Tacos are a cultural touchstone in this country. From Texas to New Mexico to Southern California — everyone loves them, everyone has their favorite styles, and everyone thinks their way is best. SoCal, especially the Los Angeles area, is also the epicenter for comedy in the U.S. right now. Stand up, improv, sitcoms, podcasts, and all things comedy related emanate from the city. So those two elements colliding makes a certain degree of sense on the new First We Feast food show Tacos Con Todo (literally, tacos with everything), hosted by Long Beach local and L.A. stand up Jesus Trejo.

Trejo’s new show is part of his ascension to the comedy big time. The show finds the comic traveling around Long Beach and Los Angeles neighborhoods with star comedians while dipping into iconic taco scenes from neighborhood to neighborhood. Tacos are eaten, comedy is parsed, and life is discussed — all over a plate after plate of amazing looking food.

• [TASK INSTRUCTIONS]
a) Summarize the excerpt about Tacos Con Todo in two sentences.
b) Please carry on the excerpt about Tacos Con Todo, picking up after its final sentence.
The lines after this text aren't needed for anything here.

• [INFORMATION PROVIDED]
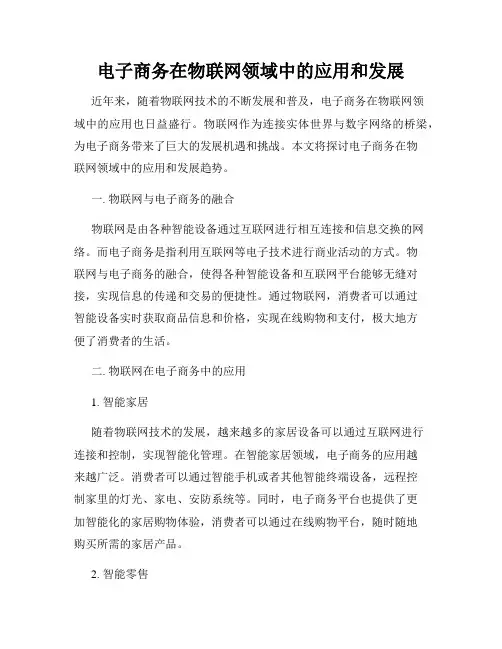 电子商务在物联网领域中的应用和发展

• [WRITTEN RESPONSES]
a) Tacos Con Todo is a new First We Feast food show hosted by Jesus Trejo, a Long Beach local and L.A. stand-up, that brings together tacos and comedy, two things closely tied to Southern California. On it, Trejo travels through Long Beach and Los Angeles neighborhoods with star comedians to visit iconic taco scenes, where they eat, talk comedy and discuss life.

b)
We got a chance to jump on a call with Trejo while he was touring in San Antonio to talk about the new show. It was a fun conversation about growing up in Long Beach, comedy, the other famous Trejo, and, of course, tacos. We even got Trejo to pinpoint some must-hit spots in the L.A. area for any travelers or locals who read this and get hungry.

Where did the concept for Tacos Con Todo come from?

You know what, it was something created in the labs of the First We Feast company. The geniuses over there at Complex had this idea of bringing food and comedy together, and they reached out to see if I wanted to host them. Tacos Con Todo just kind of reimagines the traditional food show format. It kind of highlights L.A.’s Mexican food culture with some comedy sprinkled in there. We get to sit down with some top-notch comedians and I get to pick their brain over a nice meal. I had a lot of fun doing it. There are six episodes this season and, I think, they’re all great. Everyone from like Andy Milonakis to Gabriel Iglesias to Pauly Shore, Joey Diaz, Brendan Schaub. I mean the list goes on and on, and it was super exciting.

So, you’ve worked with Gabriel Iglesias in the past and you’re in the L.A. stand up scene. What was the process for choosing which comedians you were going to sit down with?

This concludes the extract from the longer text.